▶ **WORK ITEM**: Your answer must be the exact lines from the one holding "Coral bells, new leaf.jpg" through the end of the entries, with no pictures.

---

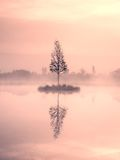 Young birch tree on island in middle of swamp lake. Purple morning  with peaceful water Royalty Free Stock Image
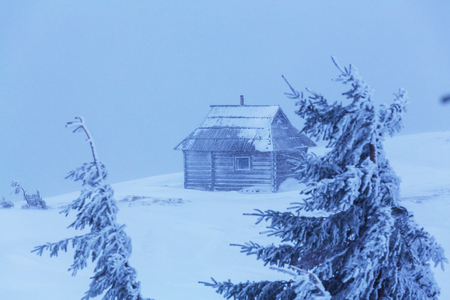 wooden hut: Wooden hut in the mountains in winter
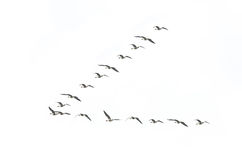 Migrating geese formation Royalty Free Stock Photos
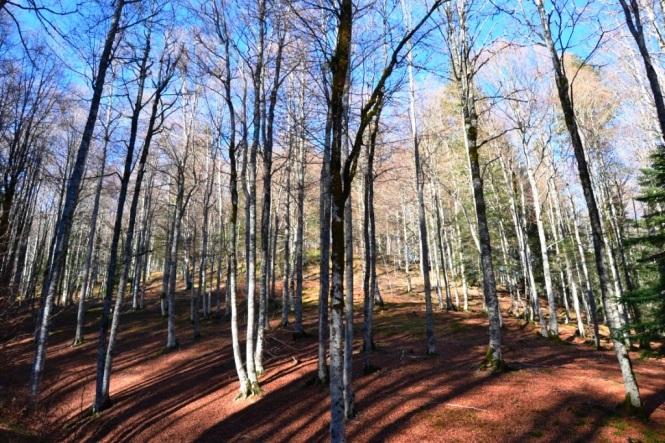 2015-10-selva-de-irati-ruta-casas-irati-bosque-4.JPG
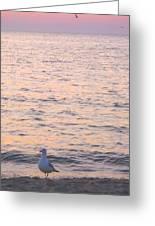Lake Michigan Sunset With Birds Greeting Card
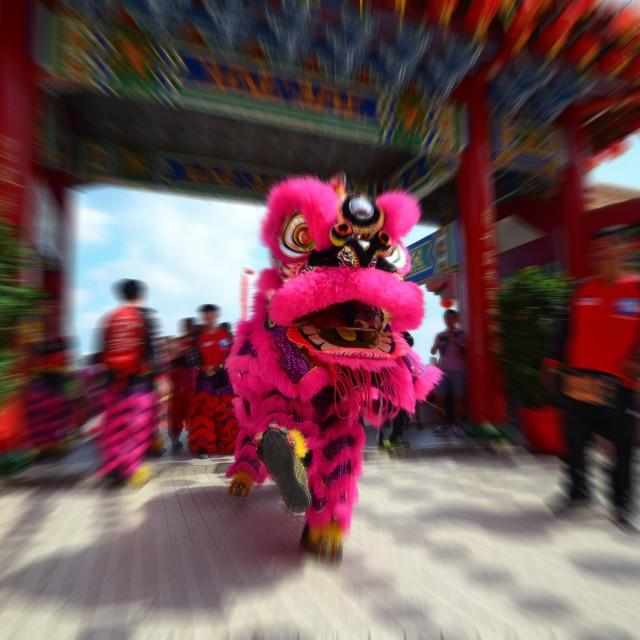 """Lion Dance"" stock image"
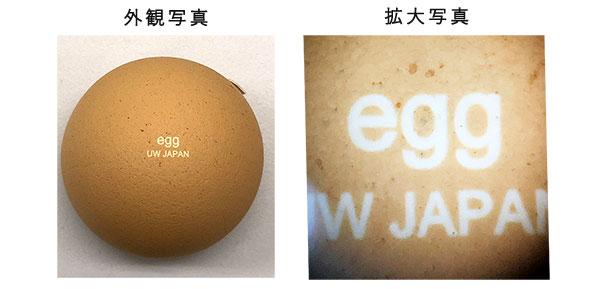 卵殻へのマーキング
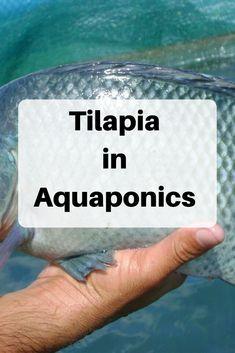 Aquaponics Greenhouse, Aquaponics Fish, Aquaponics System, Hydroponic Gardening, Organic Gardening, Tilapia Fish Farming, Greenhouse Ideas, Vegetable Gardening, Container Gardening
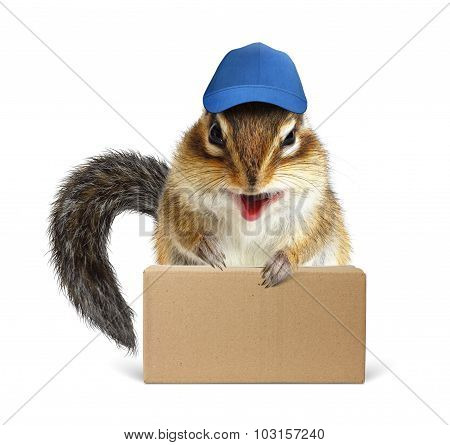 Funny Squirrel Courier With Box And Baseball Cap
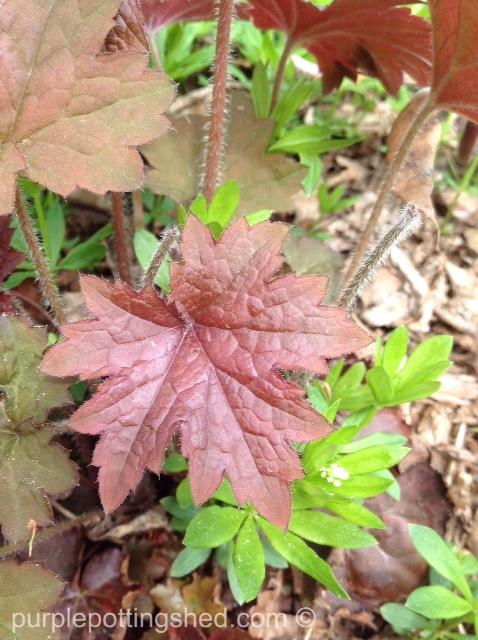 Coral bells, new leaf.jpg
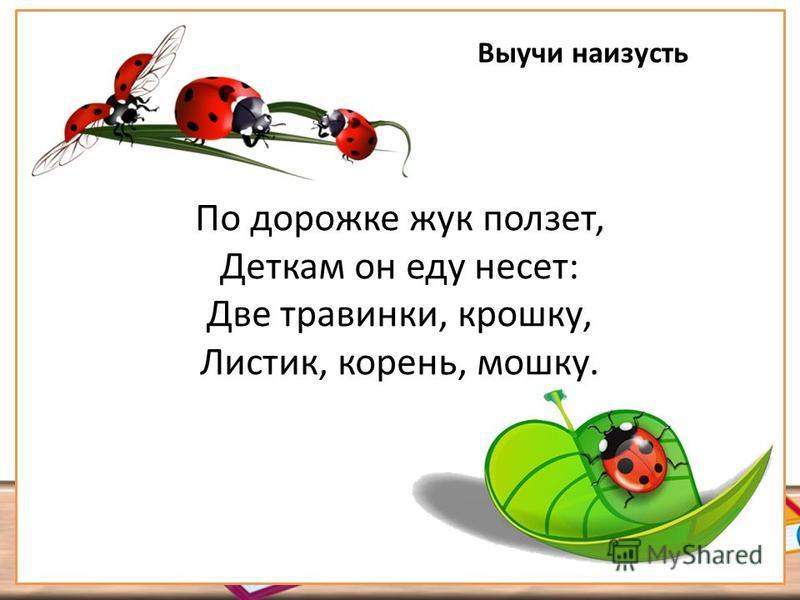 По дорожке жук ползет, Деткам он еду несет: Две травинки, крошку, Листик, корень, мошку. Выучи наизусть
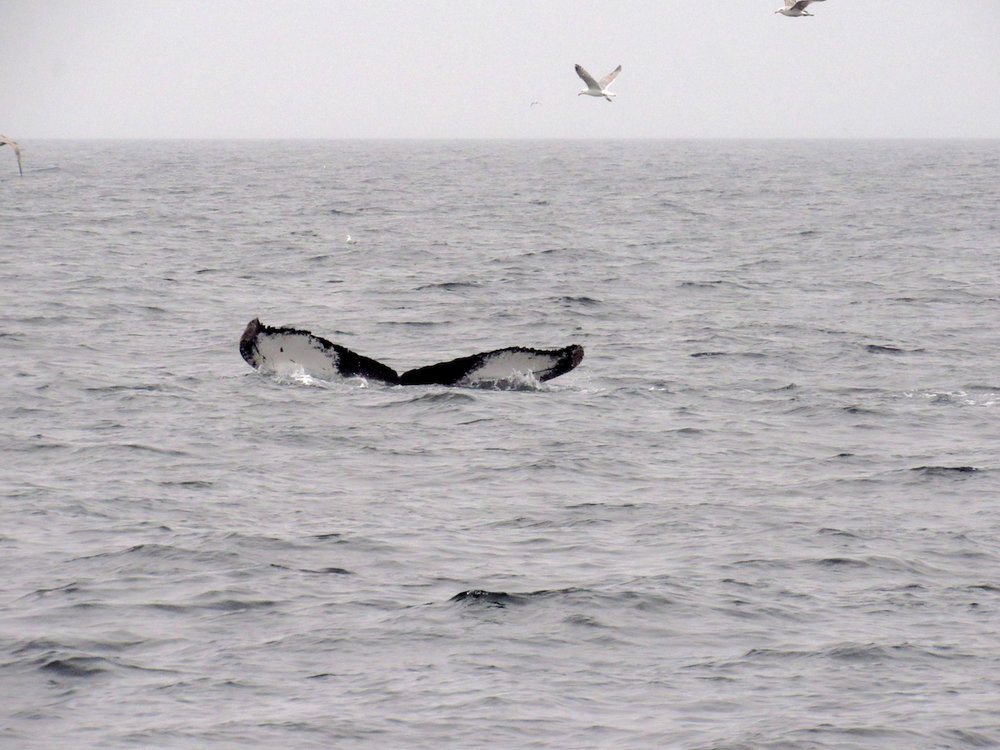 Whale Tail & Birds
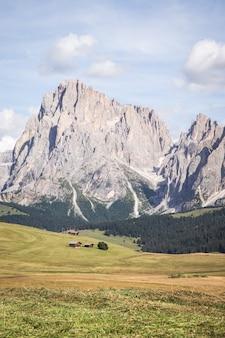 Verticaal schot van seiser alm - alpe di siusi met breed weiland in compatsch italië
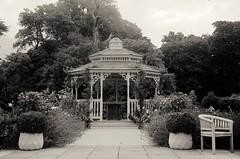 Albert's Cottage Arbour (Alex . Wendes) Tags: albertscottagehotel arbour chair trees pots plants bushes d7000 nikond7000 18105mm nikon18105 nikon18105mm
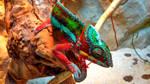 Chameleon by JiriBobalik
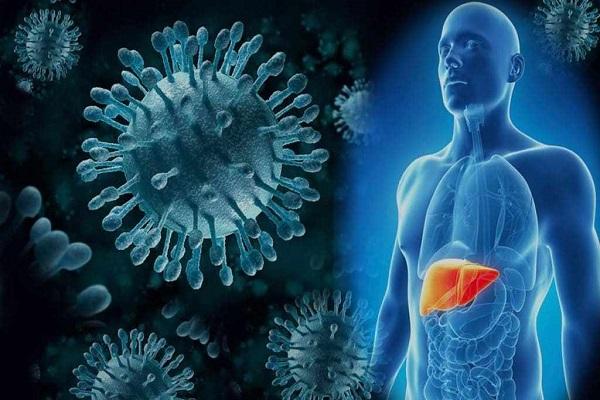 Hepatitis    Hepatitis C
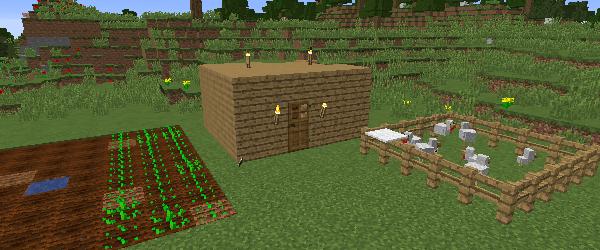 畑とニワトリのフェンス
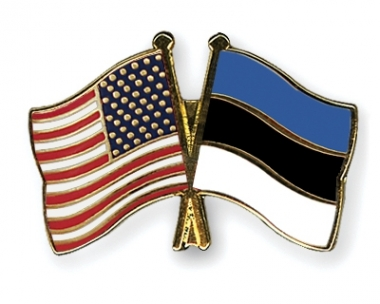 Ma tõlgin inglise keelest eesti keelde.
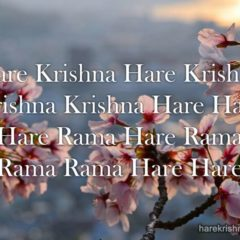 Hare Krishna Maha Mantra in Spanish 016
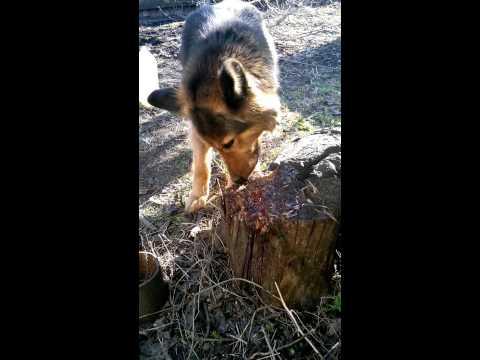 Собака бобер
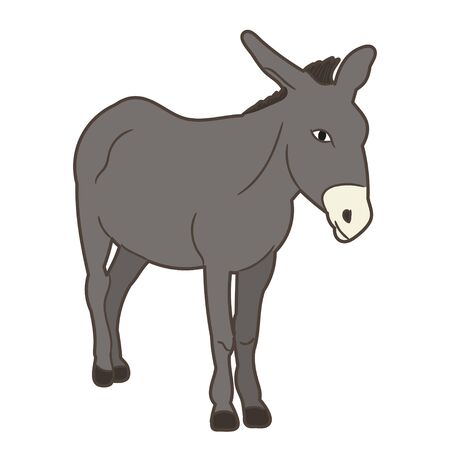 vector, isolated gray donkey standing on white background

---

▶ **EXERCISE RESPONSE**:
 Coral bells, new leaf.jpg
 По дорожке жук ползет, Деткам он еду несет: Две травинки, крошку, Листик, корень, мошку. Выучи наизусть
 Whale Tail & Birds
 Verticaal schot van seiser alm - alpe di siusi met breed weiland in compatsch italië
 Albert's Cottage Arbour (Alex . Wendes) Tags: albertscottagehotel arbour chair trees pots plants bushes d7000 nikond7000 18105mm nikon18105 nikon18105mm
 Chameleon by JiriBobalik
 Hepatitis    Hepatitis C
 畑とニワトリのフェンス
 Ma tõlgin inglise keelest eesti keelde.
 Hare Krishna Maha Mantra in Spanish 016
 Собака бобер
 vector, isolated gray donkey standing on white background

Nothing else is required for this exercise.